18.12.23

Le monde complexe des normes expliqué simplement

Pour la série "Le monde complexe des normes expliqué simplement", la SNV s'est entretenue avec Urs Fischer, CEO de l'Association suisse de normalisation (SNV). Avec ses histoires et sa riche expérience, il prouve une fois de plus que le travail de normalisation est vivant et parfois plus simple qu'on ne le pense. En outre, des chiffres impressionnants et surprenants nous donnent un aperçu plus détaillé du monde de la normalisation.

SNV Eng

Comment expliquez-vous simplement le monde complexe de la normalisation aux personnes extérieures ?

J’utilise les notes de musique comme exemple. Elles sont une convention et fonctionnent comme une norme. Les notes de musique sont la langue de tous les musiciens et garantissent qu’un morceau sonne à chaque fois de manière identique. De plus, elles sont interopérables : elles fonctionnent partout dans le monde, quel que soit l’instrument de musique avec lequel elles sont jouées.

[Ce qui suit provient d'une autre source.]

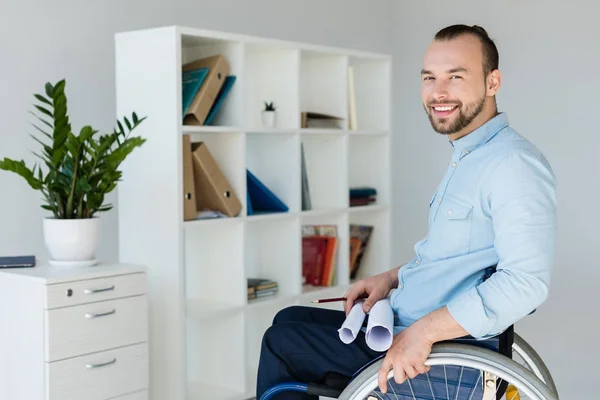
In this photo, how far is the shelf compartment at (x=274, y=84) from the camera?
Result: 388 centimetres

Où entre-t-on en contact avec les normes dans la vie quotidienne ?

Tout le monde profite quotidiennement du travail de normalisation, dans la plupart des cas de manière inconsciente.Cela commence dès le matin, lorsque l’on règle la machine à café ou que l’on se brosse les dents, que l’on prend une douche et que l’on se met ensuite de la crème.Par exemple, la valeur RDA (Relative Dentin Abrasion) d’un dentifrice indique l’importance de l’abrasion de la plaque dentaire.Le choix d’un dentifrice est donc plus facile pour les dents sensibles. Le comité ISO “Cosmétique” s’occupe des tests de tolérance cutanée de toutes les crèmes et donne aux gens la certitude qu’ils peuvent utiliser les produits correspondants sans crainte. Si vous vous rendez ensuite au travail à vélo, le casque a été contrôlé selon les normes strictes du CEN. Les normes protègent les consommateurs au quotidien.

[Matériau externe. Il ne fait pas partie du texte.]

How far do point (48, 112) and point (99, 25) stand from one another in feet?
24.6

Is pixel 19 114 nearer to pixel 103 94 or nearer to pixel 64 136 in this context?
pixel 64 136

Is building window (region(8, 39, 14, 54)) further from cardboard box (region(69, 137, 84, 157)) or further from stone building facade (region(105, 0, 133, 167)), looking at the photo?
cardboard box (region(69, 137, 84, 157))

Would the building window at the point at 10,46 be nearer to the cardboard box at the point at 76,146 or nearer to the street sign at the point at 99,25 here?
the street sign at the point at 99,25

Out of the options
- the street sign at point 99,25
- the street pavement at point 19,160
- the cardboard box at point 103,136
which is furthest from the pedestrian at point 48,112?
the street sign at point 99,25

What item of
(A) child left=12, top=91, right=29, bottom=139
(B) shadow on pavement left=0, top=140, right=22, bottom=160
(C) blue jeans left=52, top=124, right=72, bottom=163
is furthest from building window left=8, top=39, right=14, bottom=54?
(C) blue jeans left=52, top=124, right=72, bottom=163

Quels sont les nouveaux thèmes abordés par le travail de normalisation en 2023 ?

Les thèmes actuels sont très vastes.Dans le domaine de l’énergie, nous venons de terminer en Suisse une guideline pour les installations de méthane liquide.Le thème du diagnostic d’aptitude est apparu sur le radar, tout comme l’encadrement professionnel complet des apprentis, qui a été consigné dans un guide.Au niveau international, les thèmes liés à la durabilité continuent de gagner du terrain.Un exemple de la numérisation croissante est la norme “ISO 12911:2023”, où il est question d’un cadre pour le BIM (Building Information Modelling). Ce modèle décrit comment, de nos jours, les architectes, les planificateurs et les exploitants d’infrastructures doivent pouvoir disposer de toutes les informations sous forme numérique, sans rupture de média. Un sujet sur lequel nous sommes très en retard en Suisse.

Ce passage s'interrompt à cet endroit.